The model was trained on aws p2-xlarge instance. It took about 15 minutes to train an epoch and using early stopping, I found my best model after the 28th epoch with a validation loss of 0.027. You can view the training results in the csv file model_logs_32_100_50_0.001_10.csv
or using the tensorboard logs tensorboard_logs.zip
.
Checkout environment file by running conda env create -f environment.yml
. On aws, clone this project and run python ./bin/get_orig_data.py
to download original data set.
clone this project and run ./run-bagdump.sh -i ~/steering-angle-predictor/orig_data/Ch2_002 -o ~/steering-angle-predictor/image_data
to convert data files to CSVs and images. Must be an absolute path to this project.
Note: I ran into some issues getting docker running on the carnd ami, but was able to get it installed eventually using this walk-through.
run python ./bin/generate_bottleneck_data.py
to run images through VGG16 and save results to S3. Model training was broken up into image processing (VGG16) and recurrent training to allow (in theory) for the second half to be trained locally on my machine.
run python ./bin/train.py
to train and save the recurrent model.

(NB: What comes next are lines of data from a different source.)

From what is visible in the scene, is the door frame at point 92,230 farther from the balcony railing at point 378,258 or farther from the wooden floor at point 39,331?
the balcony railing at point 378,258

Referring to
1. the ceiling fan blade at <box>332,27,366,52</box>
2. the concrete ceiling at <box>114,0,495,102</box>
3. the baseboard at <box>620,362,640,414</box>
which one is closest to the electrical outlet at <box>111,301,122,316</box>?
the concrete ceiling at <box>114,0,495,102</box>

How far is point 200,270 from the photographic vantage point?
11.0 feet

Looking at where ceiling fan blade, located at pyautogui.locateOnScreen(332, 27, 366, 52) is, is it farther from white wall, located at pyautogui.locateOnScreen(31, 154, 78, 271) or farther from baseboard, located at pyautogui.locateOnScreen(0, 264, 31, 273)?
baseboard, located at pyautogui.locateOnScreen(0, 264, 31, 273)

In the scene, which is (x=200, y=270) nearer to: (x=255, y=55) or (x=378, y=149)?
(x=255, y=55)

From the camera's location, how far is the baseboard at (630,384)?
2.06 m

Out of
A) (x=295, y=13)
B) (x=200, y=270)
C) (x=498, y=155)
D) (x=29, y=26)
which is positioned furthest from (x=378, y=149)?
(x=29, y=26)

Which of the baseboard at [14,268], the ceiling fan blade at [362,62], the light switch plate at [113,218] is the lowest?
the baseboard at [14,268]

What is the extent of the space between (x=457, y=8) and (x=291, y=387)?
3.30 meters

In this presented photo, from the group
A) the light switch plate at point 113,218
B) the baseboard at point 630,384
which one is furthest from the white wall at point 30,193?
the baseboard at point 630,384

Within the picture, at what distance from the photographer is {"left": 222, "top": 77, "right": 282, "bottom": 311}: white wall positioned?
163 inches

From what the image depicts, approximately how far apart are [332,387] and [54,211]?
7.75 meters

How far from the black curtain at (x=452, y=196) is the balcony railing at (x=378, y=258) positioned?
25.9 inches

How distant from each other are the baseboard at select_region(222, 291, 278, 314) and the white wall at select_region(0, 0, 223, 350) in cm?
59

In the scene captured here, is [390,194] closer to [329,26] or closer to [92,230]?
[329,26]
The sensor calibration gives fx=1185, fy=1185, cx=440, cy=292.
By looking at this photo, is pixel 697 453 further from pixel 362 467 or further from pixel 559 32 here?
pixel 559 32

In my current best model, I trained for a maximum of 100 epochs, with an early stopping min_delta of 0.01, and an early stopping patience of 10. The model ended up stopping after the 38th epoch.
Step 5: Create video displaying actual steering angle, predicted steering angle, and absolute error percentage.
run python ./bin/video.py
.
This was a really fun project because it was my first opportunity to work with ROSBAG data, recurrent layers, Keras functional model, and multi inputs to a model. I think I learned a lot about how recurrent networks work and will definitely be able to use this knowledge in the future. Although I have already learned a lot, there is still a ton of work I would to on the project in the future.
I initially split up the training into "bottleneck" training using VGG and the recurrent training because I hoped I would be able to perform the recurrent training on my local GPU, this was not the case in practice and splitting up the training was a huge pain in developing clean generators to work this. Right now I have three generators, one for each step of training and one for generating the video. If I had built my model end to end, I would not have had this problem, although my model may have taken longer to train.
The current results of this project are a bit disappointing. My goal was to have a video of actual and predicted steering wheel angles to show similar to the videos from the Udacity challenge (link). In my case, when running my model to generate video output, the model is returning the same steering angle every time. Something is clearly wrong but the whole prediction process very complicated and I can't tell right now if the model is flawed or the way I am passing the input data is incorrect. The model also requires me to input a batch of 32 frames at a time which isn't practical in a real self driving car. If I were to go back I would want to simplify the model architecture to one training process and figure out a better way to run my test and validation splits. I would also want to consider training my own model end to end which would give faster calculation speeds and play with more of the hyper parameters.